Why the Tiger Global case matters?
The Tiger Global case has become important not just because of the amount involved, but because of the principle it reinforces.
In 2018, Tiger Global sold its stake in Flipkart and claimed capital gains tax exemption under the India-Mauritius tax treaty, relying on a Tax Residency Certificate (TRC).
For a long time, the general understanding was simple: if a valid TRC was available, treaty benefits would apply and the tax department could not question the structure further.

The Supreme Court has now clarified that this understanding is incomplete.
While a TRC is mandatory, it does not stop the tax authorities from examining the transaction in depth.
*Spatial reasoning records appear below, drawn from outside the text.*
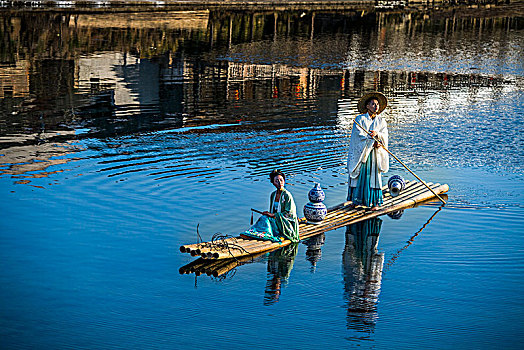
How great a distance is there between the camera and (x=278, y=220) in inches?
416

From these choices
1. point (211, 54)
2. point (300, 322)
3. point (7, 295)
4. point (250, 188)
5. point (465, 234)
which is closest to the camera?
point (300, 322)

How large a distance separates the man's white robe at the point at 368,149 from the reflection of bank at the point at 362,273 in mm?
879

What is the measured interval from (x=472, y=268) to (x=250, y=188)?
16.3ft

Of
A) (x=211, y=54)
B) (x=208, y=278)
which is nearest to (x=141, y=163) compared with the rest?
(x=208, y=278)

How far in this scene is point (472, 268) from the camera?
10.1 meters

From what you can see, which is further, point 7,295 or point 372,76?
point 372,76

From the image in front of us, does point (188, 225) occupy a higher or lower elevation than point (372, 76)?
lower

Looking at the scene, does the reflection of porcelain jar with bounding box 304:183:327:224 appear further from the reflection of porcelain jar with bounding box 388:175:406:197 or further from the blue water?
the reflection of porcelain jar with bounding box 388:175:406:197

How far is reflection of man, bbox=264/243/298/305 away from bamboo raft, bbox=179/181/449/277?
5.1 inches

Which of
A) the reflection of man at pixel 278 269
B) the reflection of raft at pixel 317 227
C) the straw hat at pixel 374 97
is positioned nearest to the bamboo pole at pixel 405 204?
the reflection of raft at pixel 317 227

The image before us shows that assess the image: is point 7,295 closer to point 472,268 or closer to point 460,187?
point 472,268

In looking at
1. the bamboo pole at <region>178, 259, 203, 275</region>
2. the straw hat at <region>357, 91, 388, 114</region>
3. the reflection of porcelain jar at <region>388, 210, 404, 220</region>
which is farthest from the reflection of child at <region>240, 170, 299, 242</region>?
the reflection of porcelain jar at <region>388, 210, 404, 220</region>

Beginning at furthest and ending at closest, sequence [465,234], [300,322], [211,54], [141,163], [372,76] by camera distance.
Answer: [211,54] → [372,76] → [141,163] → [465,234] → [300,322]

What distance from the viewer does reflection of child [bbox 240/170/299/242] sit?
34.3ft
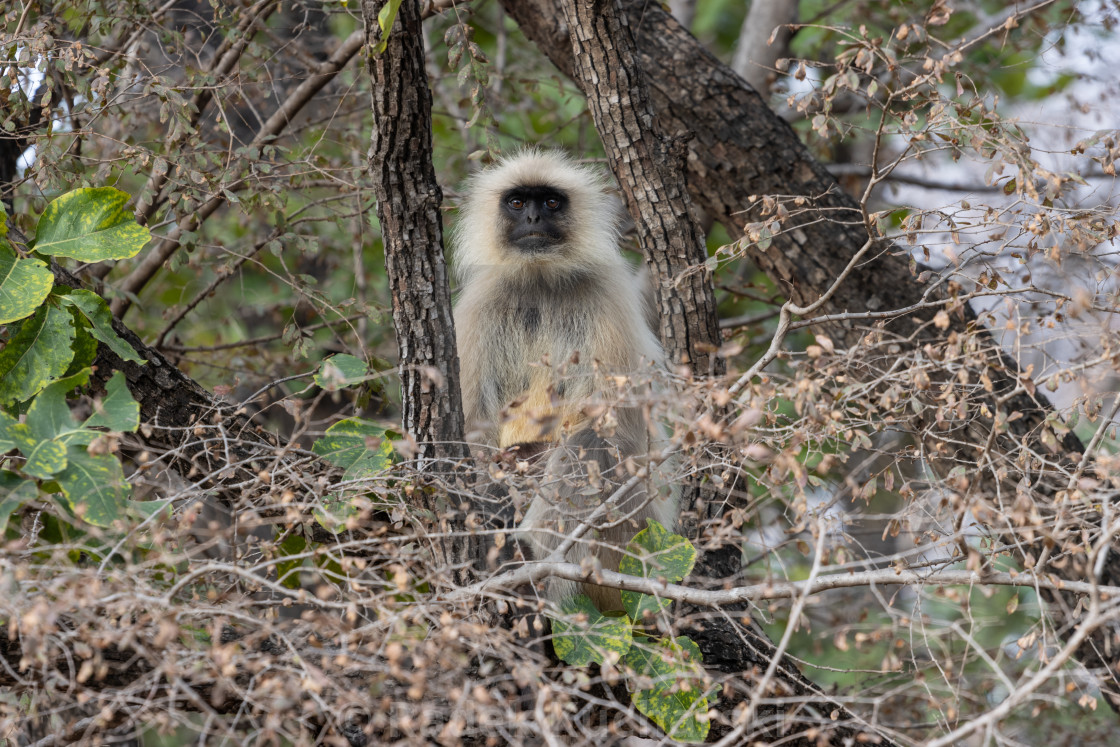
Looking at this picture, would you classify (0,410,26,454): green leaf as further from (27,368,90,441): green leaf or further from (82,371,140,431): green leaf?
(82,371,140,431): green leaf

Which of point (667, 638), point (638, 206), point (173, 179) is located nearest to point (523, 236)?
point (638, 206)

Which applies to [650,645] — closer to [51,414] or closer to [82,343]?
[51,414]

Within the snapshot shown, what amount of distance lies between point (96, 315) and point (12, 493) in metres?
0.81

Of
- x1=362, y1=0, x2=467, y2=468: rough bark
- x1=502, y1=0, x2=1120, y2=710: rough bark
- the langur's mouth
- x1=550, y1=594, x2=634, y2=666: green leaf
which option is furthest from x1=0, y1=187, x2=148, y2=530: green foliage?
x1=502, y1=0, x2=1120, y2=710: rough bark

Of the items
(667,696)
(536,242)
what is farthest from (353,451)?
A: (536,242)

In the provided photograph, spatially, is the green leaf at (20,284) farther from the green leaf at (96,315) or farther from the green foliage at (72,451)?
the green foliage at (72,451)

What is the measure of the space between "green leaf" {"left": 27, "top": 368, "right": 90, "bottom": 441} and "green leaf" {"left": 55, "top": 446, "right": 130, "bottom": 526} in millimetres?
85

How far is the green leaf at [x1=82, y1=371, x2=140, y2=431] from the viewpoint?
2.57 meters

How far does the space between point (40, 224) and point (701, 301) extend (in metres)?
2.05

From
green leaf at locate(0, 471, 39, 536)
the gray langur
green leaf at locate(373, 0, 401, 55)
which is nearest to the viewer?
green leaf at locate(0, 471, 39, 536)

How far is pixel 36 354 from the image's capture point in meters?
2.98

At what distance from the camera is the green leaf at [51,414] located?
2.58m

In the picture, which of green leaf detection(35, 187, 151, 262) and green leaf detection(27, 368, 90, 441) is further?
green leaf detection(35, 187, 151, 262)

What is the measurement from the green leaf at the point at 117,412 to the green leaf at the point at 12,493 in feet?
0.63
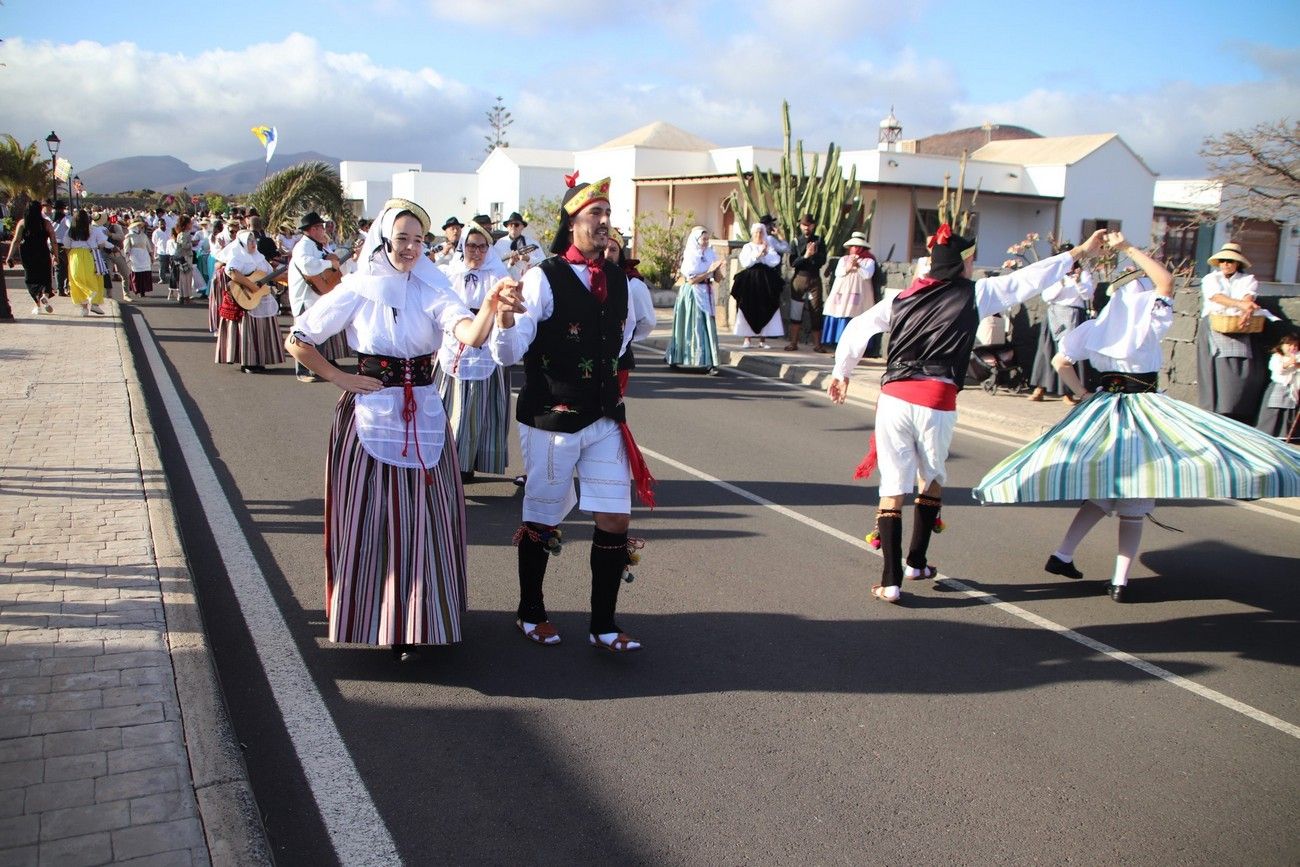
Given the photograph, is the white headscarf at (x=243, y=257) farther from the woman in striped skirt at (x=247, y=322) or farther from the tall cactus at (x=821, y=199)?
the tall cactus at (x=821, y=199)

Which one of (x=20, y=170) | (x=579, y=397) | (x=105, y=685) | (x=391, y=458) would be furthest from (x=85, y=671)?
(x=20, y=170)

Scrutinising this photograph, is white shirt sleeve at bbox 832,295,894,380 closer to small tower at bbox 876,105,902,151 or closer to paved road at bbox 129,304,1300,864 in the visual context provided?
paved road at bbox 129,304,1300,864

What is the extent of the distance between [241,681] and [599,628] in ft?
5.21

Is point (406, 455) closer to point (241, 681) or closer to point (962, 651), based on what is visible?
point (241, 681)

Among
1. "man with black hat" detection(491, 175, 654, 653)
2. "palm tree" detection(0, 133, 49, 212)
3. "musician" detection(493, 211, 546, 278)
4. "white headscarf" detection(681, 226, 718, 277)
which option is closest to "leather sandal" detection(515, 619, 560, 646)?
"man with black hat" detection(491, 175, 654, 653)

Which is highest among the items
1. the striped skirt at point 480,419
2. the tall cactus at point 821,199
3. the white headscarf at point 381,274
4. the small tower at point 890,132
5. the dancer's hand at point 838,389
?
the small tower at point 890,132

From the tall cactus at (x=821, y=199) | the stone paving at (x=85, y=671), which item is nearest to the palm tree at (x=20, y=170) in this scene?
the tall cactus at (x=821, y=199)

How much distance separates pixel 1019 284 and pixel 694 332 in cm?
951

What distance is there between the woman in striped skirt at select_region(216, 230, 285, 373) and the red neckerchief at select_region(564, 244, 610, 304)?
34.1ft

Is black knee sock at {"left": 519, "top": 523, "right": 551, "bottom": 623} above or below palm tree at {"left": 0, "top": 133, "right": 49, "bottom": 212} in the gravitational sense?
below

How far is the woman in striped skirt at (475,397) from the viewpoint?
7945mm

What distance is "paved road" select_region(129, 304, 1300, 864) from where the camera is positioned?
3613mm

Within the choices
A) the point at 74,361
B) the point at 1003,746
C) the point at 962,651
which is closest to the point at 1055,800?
the point at 1003,746

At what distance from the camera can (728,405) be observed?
1257 cm
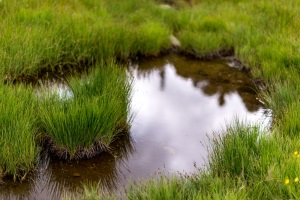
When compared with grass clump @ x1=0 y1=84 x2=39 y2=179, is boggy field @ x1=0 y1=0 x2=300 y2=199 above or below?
above

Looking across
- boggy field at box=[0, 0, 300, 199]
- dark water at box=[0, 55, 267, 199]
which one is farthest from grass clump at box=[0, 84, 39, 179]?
dark water at box=[0, 55, 267, 199]

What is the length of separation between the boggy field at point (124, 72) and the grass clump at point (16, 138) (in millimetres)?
12

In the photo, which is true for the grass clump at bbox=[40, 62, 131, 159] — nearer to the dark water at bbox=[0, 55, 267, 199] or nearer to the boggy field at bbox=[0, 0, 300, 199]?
the boggy field at bbox=[0, 0, 300, 199]

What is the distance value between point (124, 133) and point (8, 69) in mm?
2053

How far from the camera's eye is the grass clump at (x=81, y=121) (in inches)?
185

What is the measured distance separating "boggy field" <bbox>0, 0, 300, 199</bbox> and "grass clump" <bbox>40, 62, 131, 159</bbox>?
14 millimetres

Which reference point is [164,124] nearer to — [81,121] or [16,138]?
[81,121]

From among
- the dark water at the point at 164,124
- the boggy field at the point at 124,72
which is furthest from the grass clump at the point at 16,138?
the dark water at the point at 164,124

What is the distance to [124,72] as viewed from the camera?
619 centimetres

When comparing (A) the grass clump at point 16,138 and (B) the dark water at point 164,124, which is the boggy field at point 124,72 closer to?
(A) the grass clump at point 16,138

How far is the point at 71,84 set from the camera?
562cm

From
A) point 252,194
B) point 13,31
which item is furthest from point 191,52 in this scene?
point 252,194

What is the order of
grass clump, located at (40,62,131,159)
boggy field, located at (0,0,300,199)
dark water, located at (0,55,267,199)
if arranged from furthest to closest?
grass clump, located at (40,62,131,159) < dark water, located at (0,55,267,199) < boggy field, located at (0,0,300,199)

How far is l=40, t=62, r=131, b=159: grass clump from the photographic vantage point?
15.4 ft
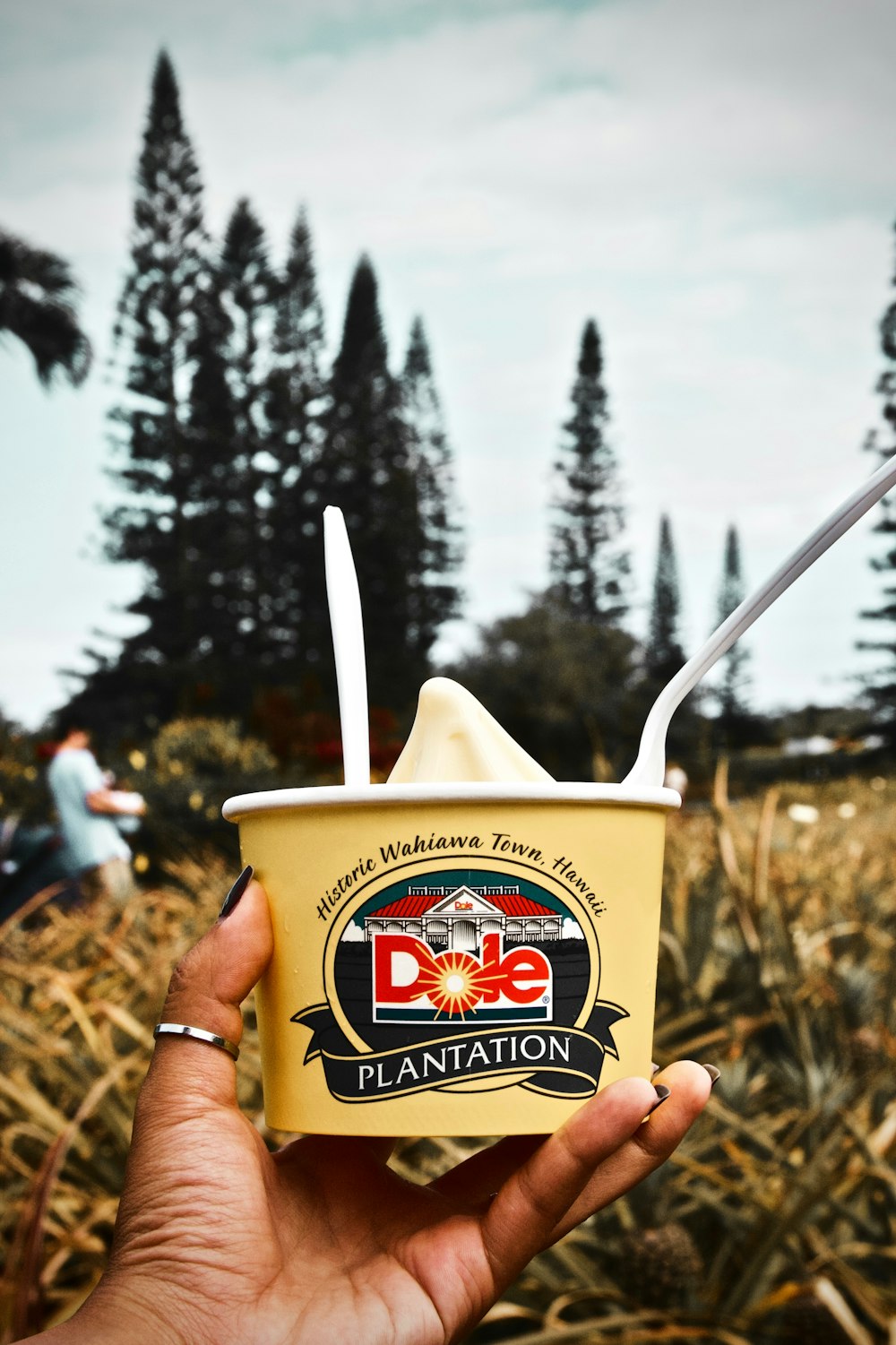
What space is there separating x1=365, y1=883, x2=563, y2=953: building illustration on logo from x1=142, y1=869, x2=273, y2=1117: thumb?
14 cm

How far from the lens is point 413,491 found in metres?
34.3

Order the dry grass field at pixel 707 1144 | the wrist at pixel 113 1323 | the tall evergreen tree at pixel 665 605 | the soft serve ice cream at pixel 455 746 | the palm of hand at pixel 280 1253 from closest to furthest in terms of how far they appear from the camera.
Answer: the wrist at pixel 113 1323
the palm of hand at pixel 280 1253
the soft serve ice cream at pixel 455 746
the dry grass field at pixel 707 1144
the tall evergreen tree at pixel 665 605

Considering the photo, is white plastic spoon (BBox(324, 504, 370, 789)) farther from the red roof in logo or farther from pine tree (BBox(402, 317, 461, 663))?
pine tree (BBox(402, 317, 461, 663))

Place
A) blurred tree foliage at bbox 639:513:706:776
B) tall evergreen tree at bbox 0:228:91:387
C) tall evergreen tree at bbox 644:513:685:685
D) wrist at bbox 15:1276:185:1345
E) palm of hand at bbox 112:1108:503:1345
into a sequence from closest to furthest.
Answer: wrist at bbox 15:1276:185:1345
palm of hand at bbox 112:1108:503:1345
tall evergreen tree at bbox 0:228:91:387
blurred tree foliage at bbox 639:513:706:776
tall evergreen tree at bbox 644:513:685:685

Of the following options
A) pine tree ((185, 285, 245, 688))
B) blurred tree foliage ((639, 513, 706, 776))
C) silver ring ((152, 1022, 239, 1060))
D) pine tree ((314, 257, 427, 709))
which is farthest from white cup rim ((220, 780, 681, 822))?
blurred tree foliage ((639, 513, 706, 776))

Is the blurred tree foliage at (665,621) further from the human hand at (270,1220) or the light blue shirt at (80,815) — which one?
the human hand at (270,1220)

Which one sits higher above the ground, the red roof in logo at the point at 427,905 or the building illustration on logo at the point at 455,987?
the red roof in logo at the point at 427,905

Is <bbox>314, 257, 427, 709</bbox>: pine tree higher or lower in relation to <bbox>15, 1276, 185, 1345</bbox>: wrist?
higher

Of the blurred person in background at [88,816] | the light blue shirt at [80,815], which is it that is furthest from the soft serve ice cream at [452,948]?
the light blue shirt at [80,815]

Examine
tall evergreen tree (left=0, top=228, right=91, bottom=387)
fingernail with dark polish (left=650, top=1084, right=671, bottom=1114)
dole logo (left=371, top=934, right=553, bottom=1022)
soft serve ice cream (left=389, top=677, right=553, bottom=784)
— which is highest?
tall evergreen tree (left=0, top=228, right=91, bottom=387)

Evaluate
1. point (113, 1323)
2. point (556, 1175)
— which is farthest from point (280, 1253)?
Answer: point (556, 1175)

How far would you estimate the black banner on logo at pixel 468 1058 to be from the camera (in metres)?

They are entitled to look at where real control lies, who takes key investment decisions, whether the structure has genuine business substance, and whether it was created mainly to avoid tax.
Based on this, the tax department has been allowed to complete Tiger Global's assessment for AY 2018-19 and review the capital gains from the Flipkart sale.
This is why investors are paying close attention. Many foreign investments into India were routed through Mauritius or Singapore based on earlier comfort around treaty benefits. The ruling shows that even past transactions can face scrutiny if substance is weak.
This does not mean that all old cases will be reopened. However, it does introduce greater uncertainty, especially for large exits and cases involving pending refunds.
The simple takeaway: treaty benefits depend not just on documents, but on real business substance and intent.